Com a casa às costas como o caracol

Para José e Angelina, a sedução dos cruzeiros é não ter de andar com a casa às costas. Para Alice e David Martins, 66 e 68 anos, a magia das viagens é o oposto: rumar aonde quer que seja a bordo de uma autocaravana de sete metros de comprimento, que compraram na Suíça (onde viveram durante largos anos) e que agora é companhia de todos os passeios. É certo que sempre gostaram de campismo, que o fizeram durante 30 anos, que chegaram a ter uma caravana num parque. Por isso, a opção de comprar uma autocaravana acabou por ser algo natural. Nos primeiros anos, viajavam para aqui e para ali. Mas o trabalho não lhes deixava margem para grandes aventuras. Depois reformaram-se. E regressaram de vez da Suíça. Desde então, não têm parado. “Normalmente passamos uma semana em casa e uma fora. Só quando o tempo está mais fraco é que não”, conta David, feliz da vida.

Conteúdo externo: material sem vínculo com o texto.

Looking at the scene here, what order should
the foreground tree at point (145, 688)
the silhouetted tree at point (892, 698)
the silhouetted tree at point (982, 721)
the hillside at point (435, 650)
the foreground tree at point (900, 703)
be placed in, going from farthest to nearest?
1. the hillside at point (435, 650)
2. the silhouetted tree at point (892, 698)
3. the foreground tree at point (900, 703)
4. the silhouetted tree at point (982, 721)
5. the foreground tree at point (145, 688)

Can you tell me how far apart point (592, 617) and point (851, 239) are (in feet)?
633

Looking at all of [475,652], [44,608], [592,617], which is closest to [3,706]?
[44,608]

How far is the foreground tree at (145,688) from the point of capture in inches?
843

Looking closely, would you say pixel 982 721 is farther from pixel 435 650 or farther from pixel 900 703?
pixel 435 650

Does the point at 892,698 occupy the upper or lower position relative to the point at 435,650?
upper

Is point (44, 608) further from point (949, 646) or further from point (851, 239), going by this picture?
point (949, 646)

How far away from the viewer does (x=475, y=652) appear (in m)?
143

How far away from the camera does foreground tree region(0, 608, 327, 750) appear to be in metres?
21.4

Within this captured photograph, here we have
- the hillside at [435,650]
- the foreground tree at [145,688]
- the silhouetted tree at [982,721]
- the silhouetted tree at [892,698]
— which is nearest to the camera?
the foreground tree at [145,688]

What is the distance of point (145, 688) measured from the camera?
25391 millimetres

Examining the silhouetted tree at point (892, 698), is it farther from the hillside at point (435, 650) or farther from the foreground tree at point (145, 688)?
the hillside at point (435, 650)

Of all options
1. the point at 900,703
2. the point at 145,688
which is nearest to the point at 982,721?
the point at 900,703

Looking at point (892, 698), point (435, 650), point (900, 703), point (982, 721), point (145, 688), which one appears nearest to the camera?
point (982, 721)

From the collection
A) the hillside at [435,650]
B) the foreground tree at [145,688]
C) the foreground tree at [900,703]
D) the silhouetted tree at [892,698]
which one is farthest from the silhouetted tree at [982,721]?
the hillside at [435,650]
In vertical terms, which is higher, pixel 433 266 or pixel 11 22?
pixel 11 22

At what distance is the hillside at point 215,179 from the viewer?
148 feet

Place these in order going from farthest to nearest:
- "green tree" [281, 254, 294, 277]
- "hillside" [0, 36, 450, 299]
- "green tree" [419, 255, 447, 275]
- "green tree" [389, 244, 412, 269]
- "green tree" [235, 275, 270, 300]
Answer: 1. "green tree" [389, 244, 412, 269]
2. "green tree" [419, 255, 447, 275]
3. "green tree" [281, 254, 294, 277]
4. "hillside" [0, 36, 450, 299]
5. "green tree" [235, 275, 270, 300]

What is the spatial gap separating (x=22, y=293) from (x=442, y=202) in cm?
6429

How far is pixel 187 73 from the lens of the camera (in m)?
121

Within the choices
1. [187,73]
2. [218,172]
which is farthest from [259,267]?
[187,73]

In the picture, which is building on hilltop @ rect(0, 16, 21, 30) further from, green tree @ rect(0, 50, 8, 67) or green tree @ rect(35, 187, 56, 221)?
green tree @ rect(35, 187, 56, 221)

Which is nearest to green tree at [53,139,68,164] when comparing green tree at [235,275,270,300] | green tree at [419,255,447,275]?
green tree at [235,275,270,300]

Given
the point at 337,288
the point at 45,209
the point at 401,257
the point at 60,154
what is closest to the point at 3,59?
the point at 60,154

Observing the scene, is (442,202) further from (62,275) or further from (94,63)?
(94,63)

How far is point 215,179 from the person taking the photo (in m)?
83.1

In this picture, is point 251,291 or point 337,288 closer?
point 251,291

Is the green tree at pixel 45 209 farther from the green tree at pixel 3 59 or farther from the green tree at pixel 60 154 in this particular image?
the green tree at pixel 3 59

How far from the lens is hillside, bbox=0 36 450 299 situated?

Alice e David Martins compraram uma autocaravana há nove anos, mas só começaram a desfrutar realmente depois de se aposentarem. Agora, é “uma semana em casa e uma semana fora”
(Foto: Artur Machado/Global Imagens)
(Foto: Artur Machado/Global Imagens)

Sempre de autocaravana, pois. “Antes quero andar com a casa às costas como o caracol.” Até pela liberdade que isso lhes dá. Vão onde querem, têm tudo à mão, muitas vezes decidem na véspera que vão partir para mais um passeio. “É só uma questão de preparar as roupas, comprar a comida e abastecer”, especifica Alice. Em Portugal, já correram tudo o que é sítio. São Martinho do Porto, Peniche, Óbidos, Pampilhosa da Serra, Mêda, Trancoso, Régua, Bragança, a lista não tem fim. E assim que a covid abrandar de vez até já têm planos para uma viagem mais arrojada. “Queremos muito ir aos Picos da Europa.” A liberdade de não terem horários para cumprir nem obrigações para suprir permite-lhes isso mesmo. É por isso que Hernâni Cardoso, o homem que depois de passar à reserva deu a volta ao Mundo de bicicleta, defende que esta é “a melhor altura para se viajar”. “Não há horários para cumprir, não recebemos ordens de ninguém, somos donos de nós próprios.” E deixa uma pergunta no ar, que pode bem servir de passaporte a futuros viajantes. “Afinal de contas uma pessoa trabalha uma vida inteira para quê, para ficar à espera da morte? Acho que a vida começa realmente quando o trabalho acaba.”